→ Problems:
• A. Write out the part of the KSQL walkthrough between "3. Provide pipe" and "col2|and col 3 :)", inclusive.
• B. In one to three sentences, explain why the KSQL walkthrough's startup banner tells the user to type 'help'.

3. Provide pipe separated data to SampeData Topic
[Dev root # myip ~]
# kafka-console-producer --broker-list localhost:9092 --topic SampleData <<EOF
> this is col1|and now col2|and col 3 :)
> EOF
>>[Dev root # myip ~]
#
4. Start KSQL::
[Dev root # myip ~]
# ksql
===========================================
= _ __ _____ ____ _ =
= | |/ // ____|/ __ \| | =
= | ' /| (___ | | | | | =
= | < \___ \| | | | | =
= | . \ ____) | |__| | |____ =
= |_|\_\_____/ \___\_\______| =
= =
= Streaming SQL Engine for Apache Kafka® =
===========================================
Copyright 2017-2019 Confluent Inc.
CLI v5.4.1, Server v5.4.1 located at http://localhost:8088
Having trouble? Type 'help' (case-insensitive) for a rundown of how things work!
5. Declare a schema for the existing topic: SampleData
ksql> CREATE STREAM sample_delimited (
> column1 varchar(1000),
> column2 varchar(1000),
> column3 varchar(1000))
> WITH (KAFKA_TOPIC='SampleData', VALUE_FORMAT='DELIMITED', VALUE_DELIMITER='|');
Message
----------------
Stream created
----------------
6. Verify data into KSQl Stream
ksql> SET 'auto.offset.reset' = 'earliest';
Successfully changed local property 'auto.offset.reset' to 'earliest'. Use the UNSET command to revert your change.

→ Given information:

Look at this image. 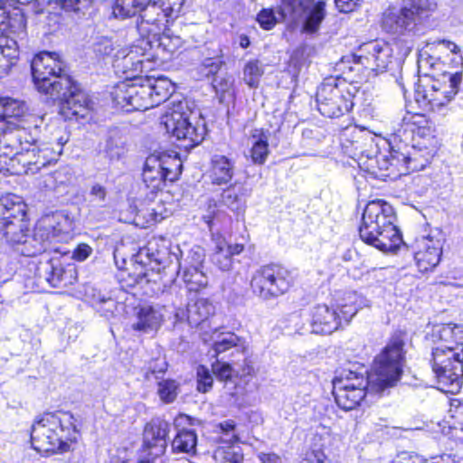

→ Solutions by task:
• A.
3. Provide pipe separated data to SampeData Topic
[Dev root # myip ~]
# kafka-console-producer --broker-list localhost:9092 --topic SampleData <<EOF
> this is col1|and now col2|and col 3 :)

• B. The banner suggests typing 'help' to anyone having trouble, because the command gives a rundown of how things work. It also notes that 'help' is case-insensitive.